What you have to do: Continue the mailing-list reply on data modelling below, starting right after its last sentence.

Supplied text:
*-*-*
Re: Data modelling from Erik.Wilde@emc.com on 2012-06-19 (public-ldp-wg@w3.org from June 2012)

From: <Erik.Wilde@emc.com>
Date: Tue, 19 Jun 2012 15:45:01 -0400
To: <andy.seaborne@epimorphics.com>, <public-ldp-wg@w3.org>
Message-ID: <CC061CE7.7143%erik.wilde@emc.com>
hello andy.

On 2012-06-19 3:54 , "Andy Seaborne" <andy.seaborne@epimorphics.com> wrote:
>Interesting point about SOAI think the submission is already in this
>place though because there is a vocabulary for the BPRs and especially
>the BPCs.  By using dcterms:modified or dcterms:title, we need to be
>clear what is the subject resource.

yes, absolutely agreed. when looking at atom as a pattern for this, the
subject is the entry, which is a representation (as maintained by the
collection owner) of the described thing. in atompub, for some cases, the
idea of a "media resource" has been added, because in that case, the
described thing may be PDF or GIF or MP3, and then the idea is that the
entry is the protocol-level description of the thing, and the thing itself
also is accessible as potentially something different. if that happens (in
atompub), you may get both "edit" and "edit-media" as link relations in an
entry, because you can either update the description (edit), or update the
described media resource (edit-media). this duality has been built into
atompub so that there can be a protocol that allows interactions with both
the description and the described resource.

both atom and atompub have no standardized way how an entry can relate to
something outside of the protocol realm, and
http://tools.ietf.org/html/draft-wilde-describes-link-00 could be one way
of doing this. in the atom/atompub design space, it would just be one more
possible link relation clients could understand (and based on the current
working of 'describes', it is defined as an identifier and not as a link
that has to be dereferencable).
*-*-*
Data shown:
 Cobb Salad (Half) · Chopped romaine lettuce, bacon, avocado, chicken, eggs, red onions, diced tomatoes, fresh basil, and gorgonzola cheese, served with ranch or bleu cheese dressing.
*-*-*
Answer below:
>In geospatial databases, at least in ones I've looked at, there is
>conflation of the record about the thing and the thing itself, indeed
>the language is usually to avoid the real work item at all.  It works
>because there is also an assumption that each physical object modelled
>has one and only one record about it.  The fact that some fields of the
>record are about the metadata and some the object itself does not matter
>(much).

this boils down to the whole httprange-14 question, and let's hope we're
not running into some requirement that will mean we have to solve the
issue. personally and philosophically, i tend to think that claiming
you're talking about "a thing itself" instead of "just a description" is
not something you can do; you're just pushing things into a different
layer. identity is established by convention, and as you say, as long as
these systems handle things in a way that works (for most users, at
least), that convention seems to be good enough.

>But this has limitations when you consider linking across two databases.
>  How can an application take an identifier for the "Bridge of Sighs"
>[1] in one geo DB (say, of global places) and use it to link to another
>(say, UK specific).  How can it also say that X thinks it is in Venice
>and Y thinks it is Cambridge [2] or Oxford [3] (which isn't even called
>the Bridge of Sighs!).
>[1] http://en.wikipedia.org/wiki/Bridge_of_Sighs
>[2] http://en.wikipedia.org/wiki/Bridge_of_Sighs_%28Cambridge%29
>[3] http://en.wikipedia.org/wiki/Bridge_of_Sighs_%28Oxford%29

you're right that they cannot do that until they agree on a convention on
a shared identifier space. if they do that, 'describes' would be one way
of doing it, allowing relationships that "connect" at the identities of
described resources. you then join graphs by matching URIs of 'describes'
targets.

>"atom:updated" recognizes the issue that the time may be the entry or
>the feed.  They are closely linked.  But in the wider use of an LDP,
>e.g. the stocks example of the submission, the record about the resource
>and the resource itself are not so closely linked.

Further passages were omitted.